-- Page text follows --
# Re: Windows Vista Cannot connect to internet



## pappi (Dec 10, 2007)

*Re: Windows Vista Cannot connect to internet*



johnwill said:


> Start, Run, CMD to open a command prompt:
> 
> Type the following command:
> 
> ...


hi ive got the same problem as the guy above..here is a post of the ipcongig..i hope you can help..cheers

Microsoft Windows [Version 6.0.6000]
Copyright (c) 2006 Microsoft Corporation. All rights reserved.

C:\Users\pappi>IPCONFIG/ALL

Windows IP Configuration

Host Name . . . . . . . . . . . . : beeyee
Primary Dns Suffix . . . . . . . :
Node Type . . . . . . . . . . . . : Hybrid
IP Routing Enabled. . . . . . . . : No
WINS Proxy Enabled. . . . . . . . : No

Wireless LAN adapter Wireless Network Connection:

Connection-specific DNS Suffix . :
Description . . . . . . . . . . . : Atheros AR5006EG Wireless Network Adapter

Physical Address. . . . . . . . . : 00-16-E3-F7-68-00
DHCP Enabled. . . . . . . . . . . : Yes
Autoconfiguration Enabled . . . . : Yes
Link-local IPv6 Address . . . . . : fe80::74d1:7e5d:d390:1b04%10(Preferred)
IPv4 Address. . . . . . . . . . . : 192.168.0.5(Preferred)
Subnet Mask . . . . . . . . . . . : 255.255.255.0
Lease Obtained. . . . . . . . . . : 10 December 2007 22:37:08
Lease Expires . . . . . . . . . . : 13 December 2007 22:37:08
Default Gateway . . . . . . . . . : 192.168.0.1
DHCP Server . . . . . . . . . . . : 192.168.0.1
DHCPv6 IAID . . . . . . . . . . . : 251664099
DNS Servers . . . . . . . . . . . : 192.168.0.1
NetBIOS over Tcpip. . . . . . . . : Enabled

Ethernet adapter Local Area Connection:

Media State . . . . . . . . . . . : Media disconnected
Connection-specific DNS Suffix . :
Description . . . . . . . . . . . : Realtek RTL8101E Family PCI-E Fast Ethern
et NIC (NDIS 6.0)
-- Page text concluded --
-- Data shown follows --
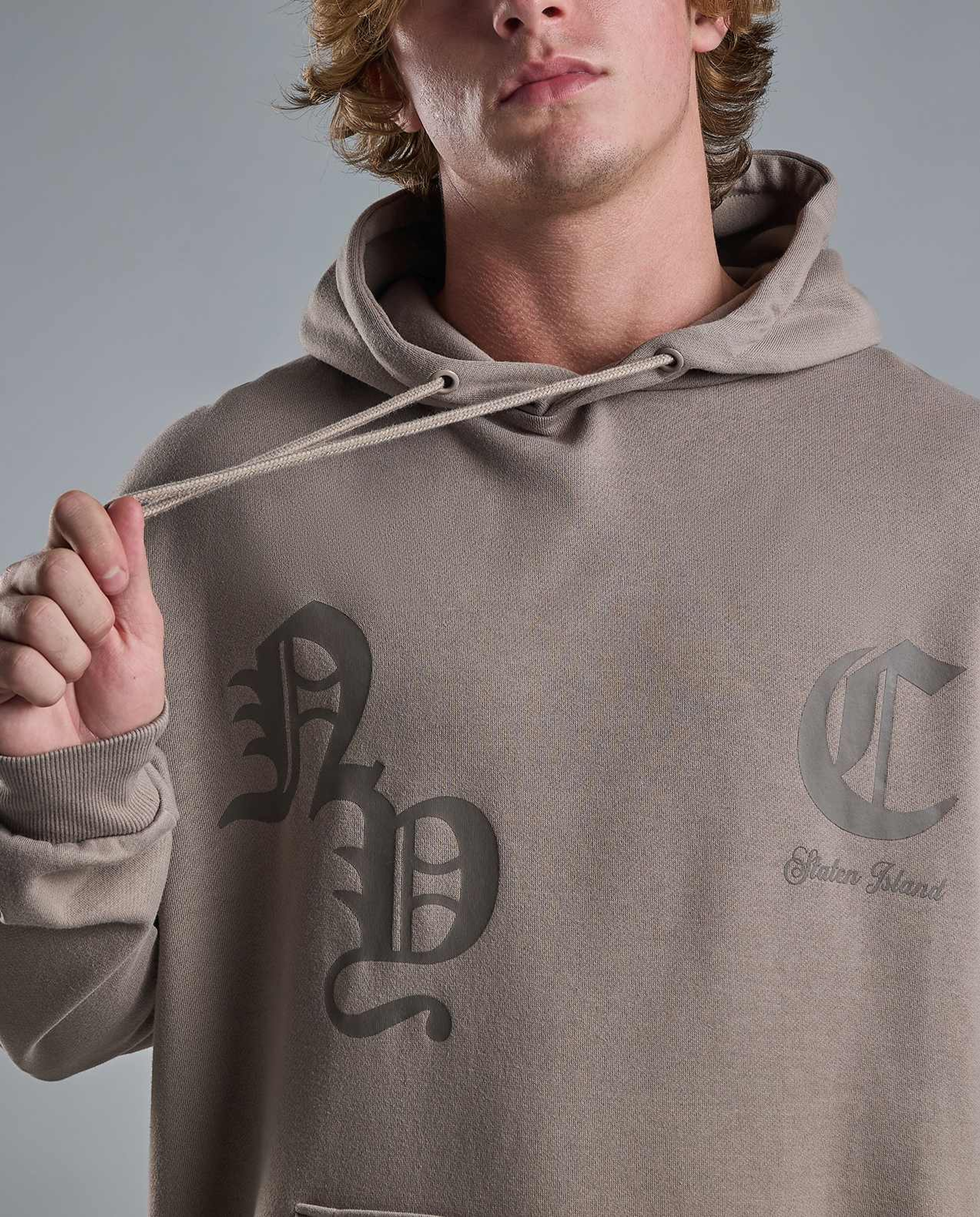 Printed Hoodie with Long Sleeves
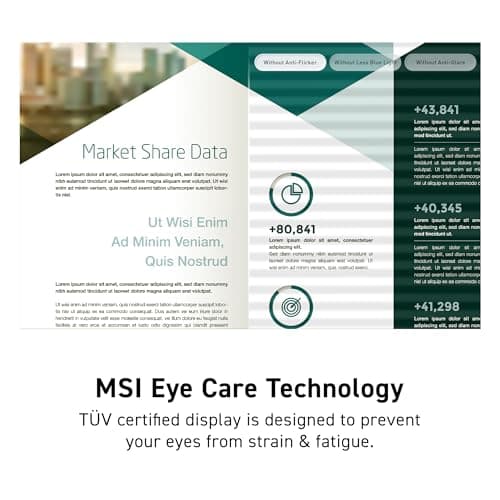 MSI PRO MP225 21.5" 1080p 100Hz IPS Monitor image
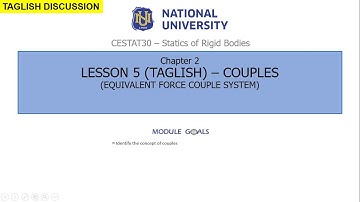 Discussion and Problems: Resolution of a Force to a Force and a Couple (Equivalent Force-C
-- Data shown concluded --
-- Data shown follows --
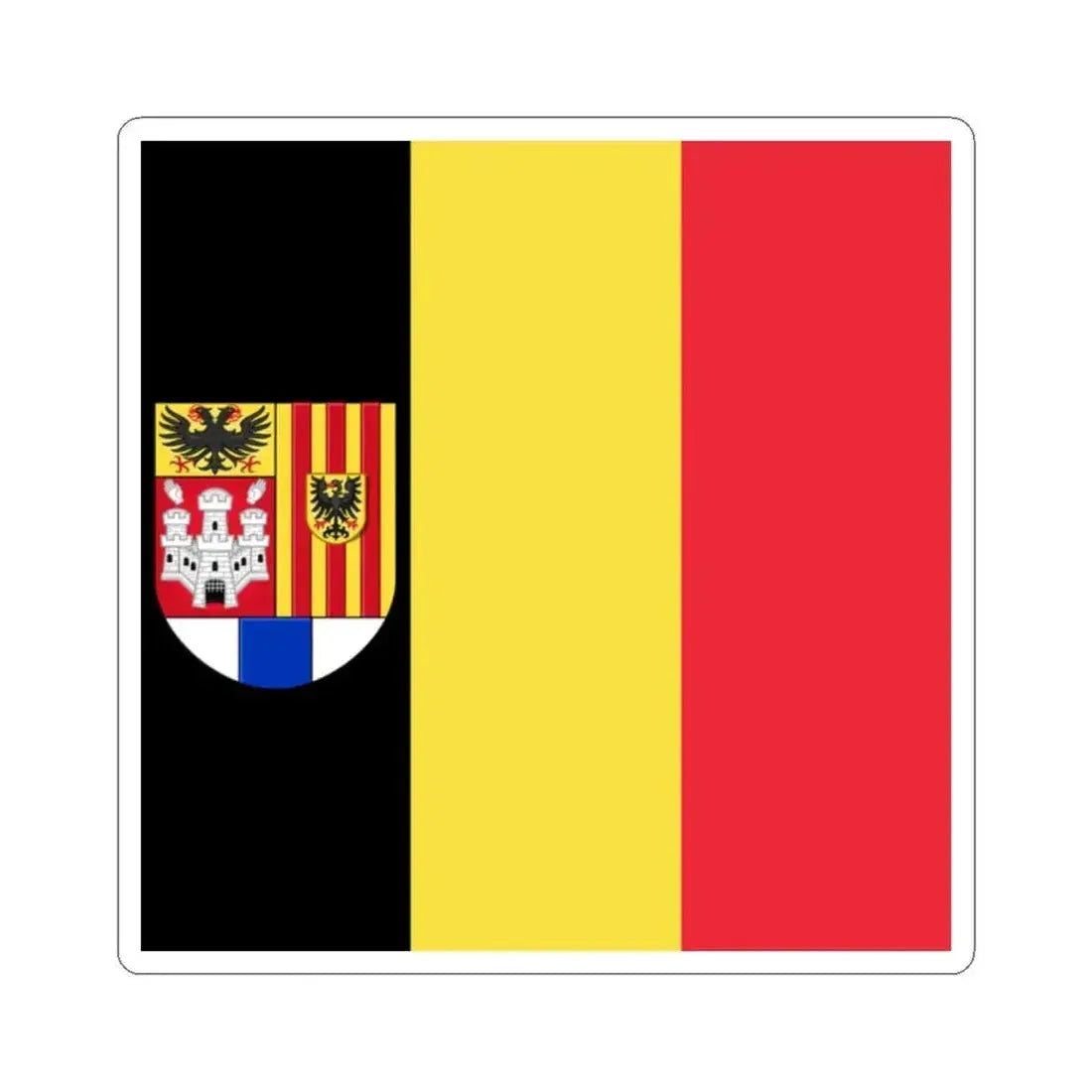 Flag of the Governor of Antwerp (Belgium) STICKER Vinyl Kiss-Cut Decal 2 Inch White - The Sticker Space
-- Data shown concluded --
-- Data shown follows --
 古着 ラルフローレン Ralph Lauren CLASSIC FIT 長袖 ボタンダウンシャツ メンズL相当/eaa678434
-- Data shown concluded --
In the Vista connection thread, reproduce the stretch from "Ethernet adapter Local" through "NIC (NDIS 6.0)", changing "disconnected" to "connected".

Ethernet adapter Local Area Connection:

Media State . . . . . . . . . . . : Media connected
Connection-specific DNS Suffix . :
Description . . . . . . . . . . . : Realtek RTL8101E Family PCI-E Fast Ethern
et NIC (NDIS 6.0)